The compliance discipline strengthens. Operators who actively analyze DMARC reports maintain better email infrastructure than operators who do not.
The cost of the analysis infrastructure is bounded. The benefit accumulates indefinitely. The investment justifies itself for operators serious about email infrastructure quality.
The honest assessment
DMARC report parsing is operationally valuable but underutilized. Most operators send reports to third-party dashboards and move on. The reports contain information that warrants deeper analysis.
For operators with technical capability, parsing reports themselves provides access to information that dashboards summarize away. The infrastructure to parse reports is bounded engineering. The ongoing analysis is bounded operational discipline.
For operators without technical capability, working with services that provide raw data access (rather than dashboard-only services) preserves the option for deeper analysis. The choice of DMARC service affects what analysis is possible.
For operators reading this with reports going to dashboards they rarely look at: the value is in the analysis, not the collection. Either invest in actual analysis (yourself or through your service provider) or stop pretending to do DMARC monitoring.
The reports are sent daily by major receivers. The data is operationally meaningful. The information is actionable when properly analyzed. The choice to extract the value is the operator’s. For our customer base, we extract the value as part of standard managed services. The customers benefit from the analysis we do; the customers can dig deeper when specific situations warrant.

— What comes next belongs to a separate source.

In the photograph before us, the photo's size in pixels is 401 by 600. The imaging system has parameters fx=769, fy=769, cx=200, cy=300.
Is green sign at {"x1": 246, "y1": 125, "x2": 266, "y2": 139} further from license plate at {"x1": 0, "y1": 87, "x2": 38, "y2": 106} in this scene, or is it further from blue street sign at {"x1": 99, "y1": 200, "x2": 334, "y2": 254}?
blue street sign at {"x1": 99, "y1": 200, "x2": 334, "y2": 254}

For other operators: the work to extract value from DMARC reports is bounded. The benefit is sustainable improvement in email infrastructure operations. The investment is worth making for operators serious about long-term operational quality.
Daily reports, structured data, queryable patterns, actionable insights. The information is there. The discipline to extract it is the operator’s choice. The customers we work with who have chosen to extract the insight are operating with better infrastructure than the customers who have not. The pattern is observable, repeatable, and operationally meaningful. The investment in DMARC report analysis pays back over time in ways that more visible operational practices often do not.